> _BRANO DI PARTENZA_
+ + + + +

“Fate entrare Frate Jacopa!”. La storia della “donna frate” amica di San Francesco che egli volle accanto nei giorni del ritorno al Signore
In un mio precedente articolo vi ho narrato la storia di una donna che diventò papa col nome di Giovanni VIII, personaggio la cui esistenza è stata discussa per secoli.
Oggi voglio raccontarvi la storia di un frate romano di sesso femminile (avete capito bene) che fu tra i più stetti collaboratori di San Francesco d’Assisi: Giacoma Frangipane de’ Settesoli, conosciuta come Jacopa de’ Settesoli, e poi frate Jacopa. Sulla sua esistenza non esistono dubbi.
JACOPA LA SUA STORIA E L’INCONTRO CON FRANCESCO
Nacque nella Capitale nel 1190 ed era trasteverina, quindi “romana de Roma”. Il suo nome era Jacopa de’ Normanni. Si sposò giovanissima con il nobile Graziano Frangipane de’ Settesoli. Possedevano (i Frangipane) il Seprizonio, un monumento fatto edificare da Settimio Severo presso il Circo Massimo a Roma. Dopo la caduta dell’Impero divenne il loro palazzo. Rimasta vedova nel 1217 ereditò i castelli e le terre del Lazio possedute dalla famiglia del defunto marito.

+ + + + +

> _MATERIALE_
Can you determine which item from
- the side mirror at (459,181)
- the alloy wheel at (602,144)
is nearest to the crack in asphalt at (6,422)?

+ + + + +

> _DA SVOLGERE_
a) In che anno rimase vedova Jacopa, secondo il brano su Jacopa de’ Settesoli?
b) Trascrivi dal brano su Jacopa de’ Settesoli il passo che comincia con "Oggi voglio raccontarvi" e prosegue fino a "del defunto marito.".

> _LE RISPOSTE_
a) Nel 1217.

b)
Oggi voglio raccontarvi la storia di un frate romano di sesso femminile (avete capito bene) che fu tra i più stetti collaboratori di San Francesco d’Assisi: Giacoma Frangipane de’ Settesoli, conosciuta come Jacopa de’ Settesoli, e poi frate Jacopa. Sulla sua esistenza non esistono dubbi.
JACOPA LA SUA STORIA E L’INCONTRO CON FRANCESCO
Nacque nella Capitale nel 1190 ed era trasteverina, quindi “romana de Roma”. Il suo nome era Jacopa de’ Normanni. Si sposò giovanissima con il nobile Graziano Frangipane de’ Settesoli. Possedevano (i Frangipane) il Seprizonio, un monumento fatto edificare da Settimio Severo presso il Circo Massimo a Roma. Dopo la caduta dell’Impero divenne il loro palazzo. Rimasta vedova nel 1217 ereditò i castelli e le terre del Lazio possedute dalla famiglia del defunto marito.